Figure 5. Germline variants correlate with somatic mutations and age at diagnosis.

(a) Barplot illustrates the distribution of BRCA1, BRCA2 and ATM somatic and germline mutations across cancer types. (b,c) Panels display genes significantly correlated with somatic mutation frequency and younger age of onset in different cancer types and in Pan-Cancer. The width of the shape indicates the density, and the horizontal line indicates the median. P value is calculated by the Wilcoxon rank-sum test and is indicated by the size of the uppermost circles.

Figure 6. Functional validation of BRCA1 missense and truncation variants.

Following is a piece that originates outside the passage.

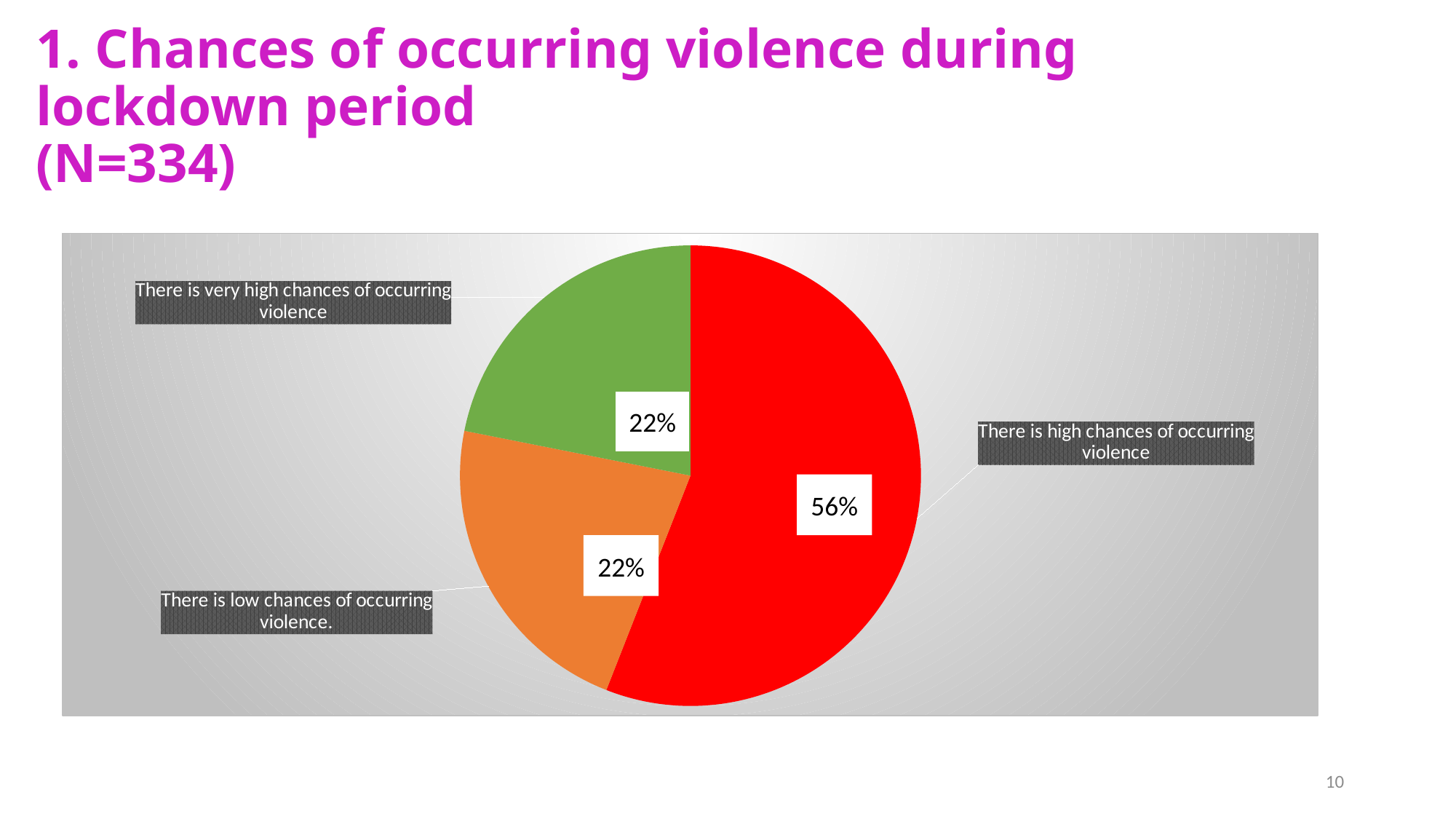
Is the share for 'There is high chances of occurring violence' greater or less than 50%? greater How many slices does the pie chart have? 3 What is the difference between the share for 'There is high chances of occurring violence' and 'There is low chances of occurring violence'? 34% What type of chart is shown on the slide? Pie chart What percentage is shown for 'There is high chances of occurring violence'? 56% What sample size (N) is stated in the slide title? 334 What colour is the slice for 'There is high chances of occurring violence'? Red Which category has the largest share of the pie? There is high chances of occurring violence Which is larger: the share for 'There is high chances of occurring violence' or 'There is very high chances of occurring violence'? There is high chances of occurring violence What percentage is shown for 'There is low chances of occurring violence'? 22% What percentage is shown for 'There is very high chances of occurring violence'? 22%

(a) 68 rare missense and 4 truncation variant sites were tested by HDR assay. All samples were depleted of endogenous BRCA1 by transfection of a siRNA targeting the 3′-untranslated region. Indicated in the legend are the plasmids transfected to test for rescue of BRCA1 activity. ‘pcDNA3' is empty vector and ‘WT' represents wild-type BRCA1 plasmid. The y-axis denotes the HDR activity relative to the wild-type BRCA1 protein. Error bars depict s.d. from the mean. Dots on the x-axis represent LOH status, each dot corresponding to one case. Blue, red, dark grey and light grey denote statistical significance, non-significance, unknown LOH (due to lack of sufficient coverage) and untested, respectively. Variants in different functional domains are indicated with colours as follows: orange, RING domain; green, nuclear localization signal (NLS); blue, DNA-binding region; purple, a SQ/TQ cluster domain (SCD); and red, BRCA1 C-terminal domain (BRCT). All the HDR assays were tested in triplicate. (b) Crystal structure of the BRCA1 RING (left) domain in complex with the BARD1 RING domain (labelled in grey) and BRCT domain (right panel) are displayed, with HDR-defective variants labelled in red and partial HDR-defective variants tagged in orange. Variants in yellow are functional in the HDR assay.